From midnight to sunrise, 27 wandered through New York neighborhoods, painting the town. He hit the Lower East Side, parts of Brooklyn, and spent two hours on the Williamsburg Bridge. "That was a high-profile spot," he says. "The thing looked like I spent a day on it. It impressed a lot of other people and got a lot of attention."
By the time he left town, nearly a month later, his work was starting to become a street-art sensation in New York. Fans posted photos and comments on Flickr. The popular Gothamist blog dubbed him the "new king in town." The Village Voice tracked him down back in Minnesota and wrote an article about him.
A short time later, a Brooklyn street artist invited 27 to contribute two pieces to a New York graffiti art show at a Soho gallery, where one of his works was priced at $2,200.

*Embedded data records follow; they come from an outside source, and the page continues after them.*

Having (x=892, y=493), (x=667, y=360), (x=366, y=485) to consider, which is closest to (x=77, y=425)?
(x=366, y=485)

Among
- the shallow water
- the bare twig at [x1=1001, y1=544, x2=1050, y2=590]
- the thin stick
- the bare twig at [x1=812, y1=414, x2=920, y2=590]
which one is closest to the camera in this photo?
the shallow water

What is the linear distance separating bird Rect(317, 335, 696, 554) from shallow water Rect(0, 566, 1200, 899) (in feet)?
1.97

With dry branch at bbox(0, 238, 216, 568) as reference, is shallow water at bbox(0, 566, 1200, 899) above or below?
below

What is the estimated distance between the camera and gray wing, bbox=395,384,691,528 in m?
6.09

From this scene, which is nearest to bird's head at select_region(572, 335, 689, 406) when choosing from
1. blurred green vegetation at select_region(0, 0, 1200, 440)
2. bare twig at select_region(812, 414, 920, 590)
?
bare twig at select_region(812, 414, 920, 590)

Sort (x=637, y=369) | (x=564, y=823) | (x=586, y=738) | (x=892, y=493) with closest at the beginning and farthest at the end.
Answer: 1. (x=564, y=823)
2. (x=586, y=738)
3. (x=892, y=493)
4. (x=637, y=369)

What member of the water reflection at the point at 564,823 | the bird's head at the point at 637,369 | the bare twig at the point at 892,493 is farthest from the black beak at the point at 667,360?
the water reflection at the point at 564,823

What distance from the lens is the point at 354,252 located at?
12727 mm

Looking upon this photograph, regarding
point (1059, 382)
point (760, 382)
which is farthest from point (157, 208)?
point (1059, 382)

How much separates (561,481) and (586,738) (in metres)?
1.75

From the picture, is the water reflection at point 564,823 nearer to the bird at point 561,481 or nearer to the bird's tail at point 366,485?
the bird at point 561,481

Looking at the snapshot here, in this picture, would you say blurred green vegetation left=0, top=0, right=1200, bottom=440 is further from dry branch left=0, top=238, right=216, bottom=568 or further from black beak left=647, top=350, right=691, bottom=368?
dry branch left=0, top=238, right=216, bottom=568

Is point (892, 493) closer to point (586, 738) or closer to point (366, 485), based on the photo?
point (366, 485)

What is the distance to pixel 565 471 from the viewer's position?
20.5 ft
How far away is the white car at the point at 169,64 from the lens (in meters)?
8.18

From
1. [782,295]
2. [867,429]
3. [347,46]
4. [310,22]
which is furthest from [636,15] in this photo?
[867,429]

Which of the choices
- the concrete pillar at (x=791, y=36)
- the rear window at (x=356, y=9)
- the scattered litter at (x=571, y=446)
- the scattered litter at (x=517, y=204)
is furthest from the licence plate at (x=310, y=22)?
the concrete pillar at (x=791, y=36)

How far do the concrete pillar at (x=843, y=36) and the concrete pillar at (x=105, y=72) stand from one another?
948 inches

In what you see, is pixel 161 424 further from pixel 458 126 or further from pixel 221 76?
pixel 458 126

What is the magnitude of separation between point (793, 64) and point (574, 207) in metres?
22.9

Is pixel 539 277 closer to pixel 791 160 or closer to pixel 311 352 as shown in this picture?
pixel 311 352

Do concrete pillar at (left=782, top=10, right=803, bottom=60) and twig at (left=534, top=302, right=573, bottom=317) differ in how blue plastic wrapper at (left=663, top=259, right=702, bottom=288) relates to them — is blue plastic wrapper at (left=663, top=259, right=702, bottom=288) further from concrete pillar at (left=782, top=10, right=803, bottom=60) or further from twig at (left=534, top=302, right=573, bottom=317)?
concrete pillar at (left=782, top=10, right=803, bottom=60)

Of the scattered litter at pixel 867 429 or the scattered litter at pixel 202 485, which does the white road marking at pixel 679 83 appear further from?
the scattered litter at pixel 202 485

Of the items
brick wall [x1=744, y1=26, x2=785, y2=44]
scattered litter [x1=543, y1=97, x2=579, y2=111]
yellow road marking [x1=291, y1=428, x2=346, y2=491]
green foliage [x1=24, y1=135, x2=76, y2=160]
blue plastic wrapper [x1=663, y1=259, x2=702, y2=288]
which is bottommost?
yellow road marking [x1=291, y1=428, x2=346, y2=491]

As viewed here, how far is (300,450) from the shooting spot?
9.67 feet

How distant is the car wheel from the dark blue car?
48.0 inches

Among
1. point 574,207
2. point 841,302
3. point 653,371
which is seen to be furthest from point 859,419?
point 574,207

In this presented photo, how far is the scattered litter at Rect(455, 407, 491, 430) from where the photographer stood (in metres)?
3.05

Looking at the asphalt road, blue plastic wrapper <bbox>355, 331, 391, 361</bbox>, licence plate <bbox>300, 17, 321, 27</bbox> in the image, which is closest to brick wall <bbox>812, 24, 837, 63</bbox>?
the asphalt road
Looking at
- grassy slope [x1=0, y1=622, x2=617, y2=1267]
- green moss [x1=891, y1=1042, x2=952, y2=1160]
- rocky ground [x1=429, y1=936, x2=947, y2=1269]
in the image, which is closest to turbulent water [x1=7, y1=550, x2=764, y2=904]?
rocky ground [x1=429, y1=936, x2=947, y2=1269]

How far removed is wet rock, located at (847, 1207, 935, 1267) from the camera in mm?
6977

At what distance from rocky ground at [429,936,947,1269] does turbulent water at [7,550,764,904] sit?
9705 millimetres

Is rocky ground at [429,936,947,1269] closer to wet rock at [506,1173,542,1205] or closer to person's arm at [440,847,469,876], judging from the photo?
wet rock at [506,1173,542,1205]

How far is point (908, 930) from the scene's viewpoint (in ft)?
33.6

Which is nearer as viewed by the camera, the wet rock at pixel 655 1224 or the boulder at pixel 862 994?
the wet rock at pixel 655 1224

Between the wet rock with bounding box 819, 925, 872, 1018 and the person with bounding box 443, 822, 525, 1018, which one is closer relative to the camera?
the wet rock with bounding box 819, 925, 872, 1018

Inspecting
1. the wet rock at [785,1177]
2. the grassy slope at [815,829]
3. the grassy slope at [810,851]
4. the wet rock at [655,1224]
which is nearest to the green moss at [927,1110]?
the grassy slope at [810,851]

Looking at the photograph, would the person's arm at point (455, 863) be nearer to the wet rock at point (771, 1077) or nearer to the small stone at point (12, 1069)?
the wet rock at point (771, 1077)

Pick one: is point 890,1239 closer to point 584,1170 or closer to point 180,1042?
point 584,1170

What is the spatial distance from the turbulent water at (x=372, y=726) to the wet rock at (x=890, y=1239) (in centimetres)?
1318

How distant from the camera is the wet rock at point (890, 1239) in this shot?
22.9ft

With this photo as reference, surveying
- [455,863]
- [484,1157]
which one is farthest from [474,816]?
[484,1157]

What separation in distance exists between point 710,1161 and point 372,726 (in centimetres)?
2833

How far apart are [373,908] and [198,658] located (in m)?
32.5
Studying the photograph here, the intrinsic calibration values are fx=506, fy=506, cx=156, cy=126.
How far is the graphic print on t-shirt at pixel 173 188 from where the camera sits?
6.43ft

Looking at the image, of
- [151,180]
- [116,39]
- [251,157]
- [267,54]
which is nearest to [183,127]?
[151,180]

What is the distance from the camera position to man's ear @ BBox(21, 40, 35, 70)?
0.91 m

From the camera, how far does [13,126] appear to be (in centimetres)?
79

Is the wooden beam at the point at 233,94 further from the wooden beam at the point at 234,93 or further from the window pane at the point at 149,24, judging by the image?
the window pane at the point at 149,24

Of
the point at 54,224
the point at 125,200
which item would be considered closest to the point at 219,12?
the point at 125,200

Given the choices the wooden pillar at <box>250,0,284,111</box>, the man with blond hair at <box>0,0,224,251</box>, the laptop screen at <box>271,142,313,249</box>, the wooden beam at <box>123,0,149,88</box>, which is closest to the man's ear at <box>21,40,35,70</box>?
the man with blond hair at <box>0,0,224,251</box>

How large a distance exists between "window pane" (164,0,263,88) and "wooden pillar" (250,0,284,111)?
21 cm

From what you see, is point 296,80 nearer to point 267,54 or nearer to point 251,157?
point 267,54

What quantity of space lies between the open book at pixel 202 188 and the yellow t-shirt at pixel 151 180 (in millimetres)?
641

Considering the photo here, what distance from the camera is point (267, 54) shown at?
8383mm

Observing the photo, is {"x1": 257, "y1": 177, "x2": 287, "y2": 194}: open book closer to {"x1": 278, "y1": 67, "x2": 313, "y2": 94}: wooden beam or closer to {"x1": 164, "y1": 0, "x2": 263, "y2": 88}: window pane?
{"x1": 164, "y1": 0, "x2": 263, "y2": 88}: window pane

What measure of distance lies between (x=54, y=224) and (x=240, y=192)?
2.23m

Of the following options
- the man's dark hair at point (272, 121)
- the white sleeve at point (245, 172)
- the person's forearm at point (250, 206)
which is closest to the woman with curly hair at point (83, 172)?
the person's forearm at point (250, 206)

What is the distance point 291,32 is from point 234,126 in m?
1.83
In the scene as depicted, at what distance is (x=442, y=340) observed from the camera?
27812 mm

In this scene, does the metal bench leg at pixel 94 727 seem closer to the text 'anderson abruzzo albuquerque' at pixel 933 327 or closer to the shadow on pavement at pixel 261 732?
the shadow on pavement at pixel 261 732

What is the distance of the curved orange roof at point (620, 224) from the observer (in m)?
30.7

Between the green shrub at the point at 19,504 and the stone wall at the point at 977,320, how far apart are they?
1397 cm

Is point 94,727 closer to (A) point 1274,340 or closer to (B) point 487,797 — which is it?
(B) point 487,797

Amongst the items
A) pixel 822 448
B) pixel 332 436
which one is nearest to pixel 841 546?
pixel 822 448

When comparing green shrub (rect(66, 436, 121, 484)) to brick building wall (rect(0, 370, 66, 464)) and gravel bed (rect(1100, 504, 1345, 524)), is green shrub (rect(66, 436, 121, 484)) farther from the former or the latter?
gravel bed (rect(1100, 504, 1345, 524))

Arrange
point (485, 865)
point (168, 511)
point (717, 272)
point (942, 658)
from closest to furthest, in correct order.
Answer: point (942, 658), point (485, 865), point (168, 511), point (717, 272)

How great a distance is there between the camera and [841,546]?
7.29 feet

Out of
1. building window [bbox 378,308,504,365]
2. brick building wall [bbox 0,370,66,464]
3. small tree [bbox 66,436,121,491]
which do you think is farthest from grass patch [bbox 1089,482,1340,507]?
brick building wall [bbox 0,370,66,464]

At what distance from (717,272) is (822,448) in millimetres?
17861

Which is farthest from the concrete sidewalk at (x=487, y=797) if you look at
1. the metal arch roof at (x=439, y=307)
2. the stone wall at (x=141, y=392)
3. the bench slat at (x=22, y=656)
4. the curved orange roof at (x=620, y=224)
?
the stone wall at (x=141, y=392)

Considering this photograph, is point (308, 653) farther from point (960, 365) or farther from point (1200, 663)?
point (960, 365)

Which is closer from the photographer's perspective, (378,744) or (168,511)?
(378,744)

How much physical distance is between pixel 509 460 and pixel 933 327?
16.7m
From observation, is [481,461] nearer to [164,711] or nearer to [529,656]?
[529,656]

In so doing, 27 became one of the new breed of graffiti artists who have used the public canvas to get a foot in the door of the art world. The most famous of them—the mysterious Banksy in Britain or the Brazilian twins known as Os Gemeos—are virtually mainstream; Banksy has sold work for more than a half-million dollars.
"That's my main focus right now is to do more art inside galleries instead of in the street," 27 says.
The week before Labor Day, 27 was in Seattle for a group show arranged by a local gallery. This time, he didn't hop a train. The gallery flew him out on US Air.